“Dizer que felicidade dá medo é muito engraçado, porque o que todo o mundo mais quer é ser feliz. Mas a verdade é que, quando a pessoa sente que está tudo ótimo, ela começa a sentir que um raio vai cair em sua cabeça a qualquer momento.
Não há nada capaz de provocar medo maior da felicidade do que a felicidade sentimental, que é o sonho da maior parte das pessoas – o encaixe sentimental. Quanto mais as pessoas ficam encaixadas e felizes em uma relação amorosa maior é o medo que elas têm de que um raio caia em suas cabeças, que estrague tudo, ou de que alguma tragédia grave aconteça. E essa iminência de tragédia é uma sensação tão ruim que as pessoas, às vezes, preferem abrir mão de tal felicidade só para se livrarem dessa sensação horrorosa de iminência de tragédia – essa é uma das maiores causas dos mecanismos autodestrutivos.

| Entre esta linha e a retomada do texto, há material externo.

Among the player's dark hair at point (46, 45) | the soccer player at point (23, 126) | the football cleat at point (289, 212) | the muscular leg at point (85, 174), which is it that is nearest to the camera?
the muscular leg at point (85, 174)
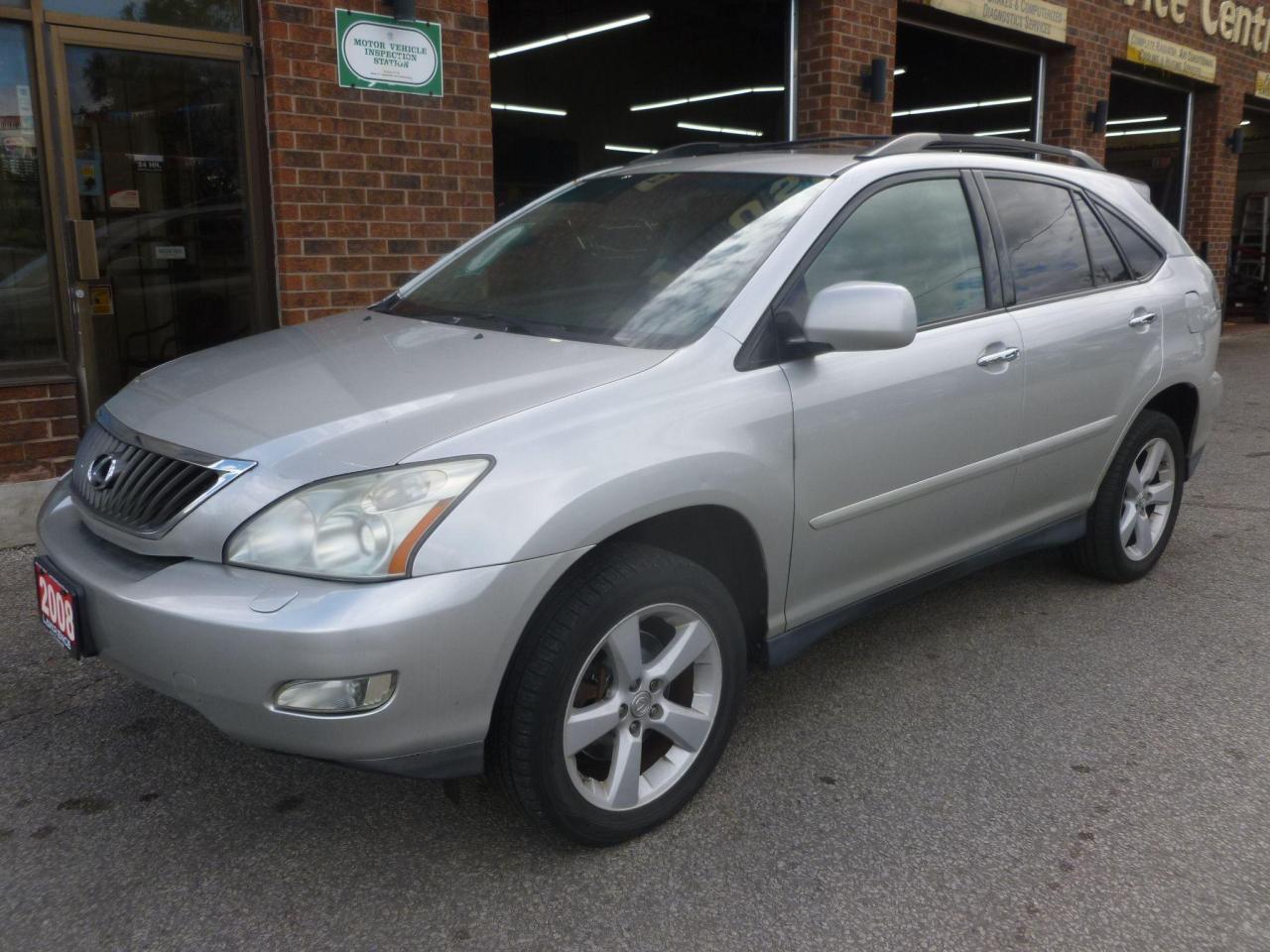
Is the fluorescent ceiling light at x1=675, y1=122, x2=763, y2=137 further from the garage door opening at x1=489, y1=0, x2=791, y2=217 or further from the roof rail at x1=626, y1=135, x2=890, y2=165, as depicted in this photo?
the roof rail at x1=626, y1=135, x2=890, y2=165

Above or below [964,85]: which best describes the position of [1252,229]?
below

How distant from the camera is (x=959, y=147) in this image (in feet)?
13.0

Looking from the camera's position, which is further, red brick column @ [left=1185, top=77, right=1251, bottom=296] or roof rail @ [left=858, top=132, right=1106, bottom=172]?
red brick column @ [left=1185, top=77, right=1251, bottom=296]

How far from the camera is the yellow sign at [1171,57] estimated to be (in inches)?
475

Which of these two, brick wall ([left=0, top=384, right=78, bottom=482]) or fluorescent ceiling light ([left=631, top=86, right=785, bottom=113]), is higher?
fluorescent ceiling light ([left=631, top=86, right=785, bottom=113])

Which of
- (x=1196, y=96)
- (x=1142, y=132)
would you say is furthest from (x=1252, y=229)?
(x=1196, y=96)

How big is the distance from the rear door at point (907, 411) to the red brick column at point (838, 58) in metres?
5.14

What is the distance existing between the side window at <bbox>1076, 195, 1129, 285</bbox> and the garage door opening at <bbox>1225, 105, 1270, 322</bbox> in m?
13.5

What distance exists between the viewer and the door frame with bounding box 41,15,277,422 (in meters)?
5.21

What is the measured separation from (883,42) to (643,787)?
7634 millimetres

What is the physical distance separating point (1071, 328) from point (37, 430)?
14.8 ft

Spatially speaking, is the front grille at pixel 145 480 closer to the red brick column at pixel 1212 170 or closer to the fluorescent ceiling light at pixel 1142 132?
the red brick column at pixel 1212 170

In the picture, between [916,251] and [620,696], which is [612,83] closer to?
[916,251]

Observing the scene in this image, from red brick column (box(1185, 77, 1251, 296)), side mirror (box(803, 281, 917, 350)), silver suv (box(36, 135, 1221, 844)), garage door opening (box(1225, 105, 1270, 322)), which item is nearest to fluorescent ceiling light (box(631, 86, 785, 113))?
red brick column (box(1185, 77, 1251, 296))
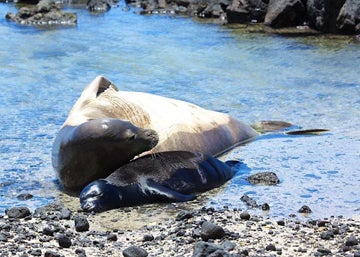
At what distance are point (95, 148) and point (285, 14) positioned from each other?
39.3 ft

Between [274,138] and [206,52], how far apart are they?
654 cm

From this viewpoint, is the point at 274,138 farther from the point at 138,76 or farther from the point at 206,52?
the point at 206,52

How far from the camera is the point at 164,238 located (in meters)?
5.12

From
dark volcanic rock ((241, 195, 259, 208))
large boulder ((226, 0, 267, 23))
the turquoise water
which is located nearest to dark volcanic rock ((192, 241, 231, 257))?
the turquoise water

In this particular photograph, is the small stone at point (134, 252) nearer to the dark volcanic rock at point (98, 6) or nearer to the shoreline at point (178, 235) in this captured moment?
the shoreline at point (178, 235)

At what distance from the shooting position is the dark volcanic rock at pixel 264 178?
656 cm

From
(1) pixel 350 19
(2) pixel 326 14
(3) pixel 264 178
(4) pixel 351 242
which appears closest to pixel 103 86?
(3) pixel 264 178

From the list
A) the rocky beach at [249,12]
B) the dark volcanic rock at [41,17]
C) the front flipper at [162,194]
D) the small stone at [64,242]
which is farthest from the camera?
the dark volcanic rock at [41,17]

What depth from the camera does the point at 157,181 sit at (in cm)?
627

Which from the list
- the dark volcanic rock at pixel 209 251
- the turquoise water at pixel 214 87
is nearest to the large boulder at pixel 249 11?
the turquoise water at pixel 214 87

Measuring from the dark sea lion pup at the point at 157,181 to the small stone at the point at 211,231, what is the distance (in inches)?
40.6

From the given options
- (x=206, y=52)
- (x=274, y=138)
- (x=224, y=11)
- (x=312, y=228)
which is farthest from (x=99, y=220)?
(x=224, y=11)

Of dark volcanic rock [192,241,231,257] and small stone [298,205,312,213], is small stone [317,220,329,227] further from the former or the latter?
dark volcanic rock [192,241,231,257]

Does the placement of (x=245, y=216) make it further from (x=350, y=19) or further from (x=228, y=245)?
(x=350, y=19)
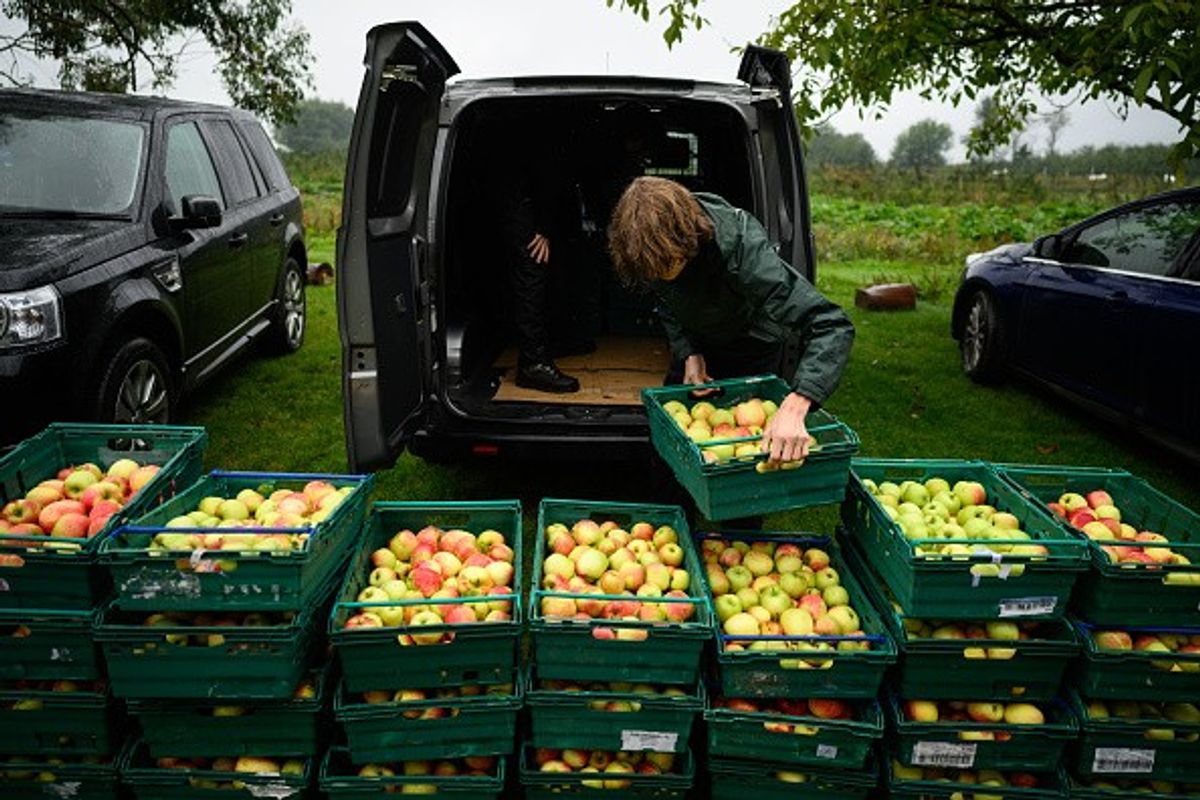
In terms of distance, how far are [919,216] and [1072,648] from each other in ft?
73.2

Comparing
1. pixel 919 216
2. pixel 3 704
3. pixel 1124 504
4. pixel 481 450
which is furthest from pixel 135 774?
pixel 919 216

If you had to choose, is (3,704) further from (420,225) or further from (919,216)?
(919,216)

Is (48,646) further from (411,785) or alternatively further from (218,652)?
(411,785)

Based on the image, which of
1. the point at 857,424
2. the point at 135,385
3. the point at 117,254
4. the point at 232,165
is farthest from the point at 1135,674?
the point at 232,165

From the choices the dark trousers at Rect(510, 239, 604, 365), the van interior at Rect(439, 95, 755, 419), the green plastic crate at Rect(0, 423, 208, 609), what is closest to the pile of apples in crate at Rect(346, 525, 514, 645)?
the green plastic crate at Rect(0, 423, 208, 609)

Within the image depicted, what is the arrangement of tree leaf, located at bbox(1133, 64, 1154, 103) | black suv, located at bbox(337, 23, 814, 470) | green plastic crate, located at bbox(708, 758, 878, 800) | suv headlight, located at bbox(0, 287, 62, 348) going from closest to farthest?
green plastic crate, located at bbox(708, 758, 878, 800)
black suv, located at bbox(337, 23, 814, 470)
tree leaf, located at bbox(1133, 64, 1154, 103)
suv headlight, located at bbox(0, 287, 62, 348)

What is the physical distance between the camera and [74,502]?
2.92 m

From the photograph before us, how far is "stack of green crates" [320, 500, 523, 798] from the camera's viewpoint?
2514 millimetres

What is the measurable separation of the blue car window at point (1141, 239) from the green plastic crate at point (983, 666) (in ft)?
12.6

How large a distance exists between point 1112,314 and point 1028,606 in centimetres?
399

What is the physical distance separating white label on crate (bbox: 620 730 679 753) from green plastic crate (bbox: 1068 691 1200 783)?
1308 mm

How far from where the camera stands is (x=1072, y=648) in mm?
2596

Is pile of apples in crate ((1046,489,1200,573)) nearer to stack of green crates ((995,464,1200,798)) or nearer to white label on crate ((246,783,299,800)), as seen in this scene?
stack of green crates ((995,464,1200,798))

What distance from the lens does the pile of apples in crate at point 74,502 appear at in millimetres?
2777
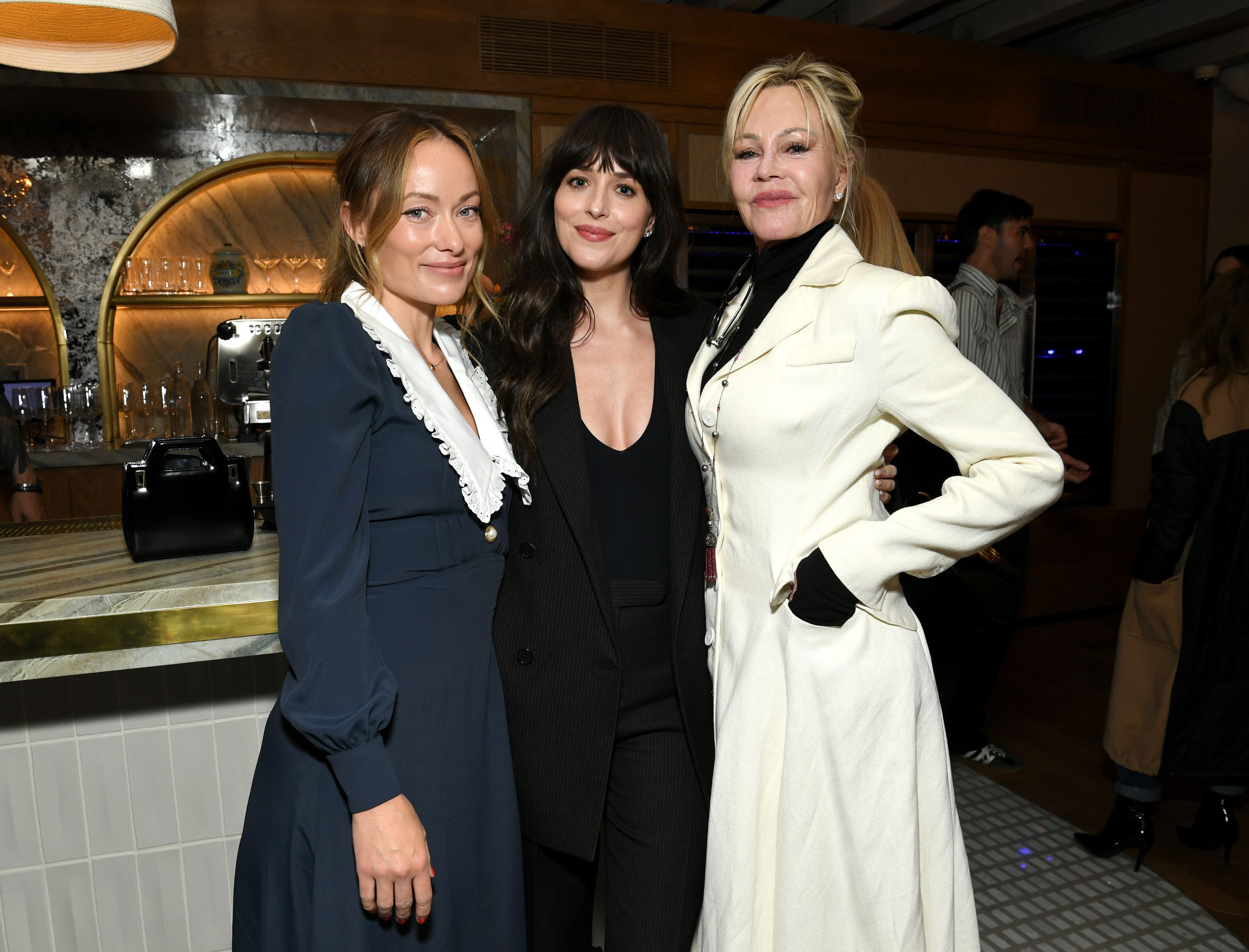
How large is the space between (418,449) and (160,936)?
131 cm

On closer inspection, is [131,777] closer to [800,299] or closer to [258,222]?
[800,299]

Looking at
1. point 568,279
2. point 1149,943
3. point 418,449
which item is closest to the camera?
point 418,449

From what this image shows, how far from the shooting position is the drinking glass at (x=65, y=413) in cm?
462

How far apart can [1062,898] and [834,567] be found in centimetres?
213

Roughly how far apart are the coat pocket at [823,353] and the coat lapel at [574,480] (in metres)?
0.41

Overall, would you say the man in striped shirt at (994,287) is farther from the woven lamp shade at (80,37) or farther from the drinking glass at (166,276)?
the drinking glass at (166,276)

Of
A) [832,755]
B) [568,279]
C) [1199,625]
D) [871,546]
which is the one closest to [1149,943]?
[1199,625]

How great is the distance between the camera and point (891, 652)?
157cm

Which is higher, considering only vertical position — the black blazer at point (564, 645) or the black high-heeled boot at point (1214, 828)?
the black blazer at point (564, 645)

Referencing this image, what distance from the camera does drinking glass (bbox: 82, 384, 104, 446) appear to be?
4703 mm

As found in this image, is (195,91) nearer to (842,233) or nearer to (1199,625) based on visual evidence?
(842,233)

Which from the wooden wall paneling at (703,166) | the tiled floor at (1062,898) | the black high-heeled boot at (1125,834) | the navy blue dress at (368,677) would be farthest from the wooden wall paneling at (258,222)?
the black high-heeled boot at (1125,834)

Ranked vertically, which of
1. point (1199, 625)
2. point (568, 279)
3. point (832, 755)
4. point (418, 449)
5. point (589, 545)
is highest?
point (568, 279)

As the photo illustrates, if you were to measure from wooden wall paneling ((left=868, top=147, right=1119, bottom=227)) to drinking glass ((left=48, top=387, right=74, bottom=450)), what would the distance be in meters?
4.35
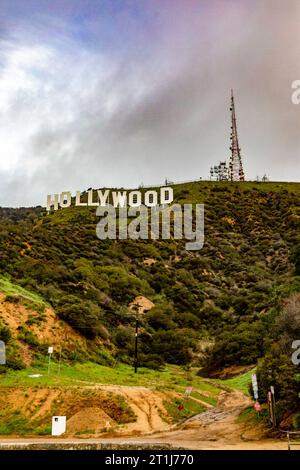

O mecanismo autodestrutivo é sempre relacionado com não suportar a coisa boa que se tem, então, se destrói um pedaço dela – paga-se um dízimo. Até para tomar pinga as pessoas têm que dar uma parte dessa bebida para o santo.
O fator mais importante desse encaixe sentimental é o medo da felicidade, um fenômeno universal que está na raiz do pensamento supersticioso desde que o Homem é Homem: se estiver tudo bem é necessário bater na madeira, entre outros rituais, para que não haja nenhuma tragédia iminente. E no amor o pavor é maior ainda. Mesmo em sociedades bastante pragmáticas e supostamente civilizadas existem preconceitos contra números. Por exemplo, até recentemente, nos aviões americanos, não havia poltrona de número treze, e em alguns prédios mais antigos, até hoje, pula-se o décimo terceiro andar.
Eu trabalho com a hipótese de que o medo da felicidade está relacionado com o trauma do nascimento: estávamos nós no útero em total harmonia, sendo este o primeiro registro cerebral, e o segundo registro cerebral é uma dramática ruptura daquela harmonia em que vivíamos. Então toda vez, na vida adulta, que conseguimos chegar perto de alguma harmonia começa a vir imediatamente o medo, como se fosse um reflexo condicionado, de que outra tragédia/destruição irá acontecer. Agora não será o nascimento e sim a morte, uma ruptura iminente. Tudo isso relacionando o amor com o fenômeno do nascimento e a destruição com a experiência relativa ao medo da própria felicidade”.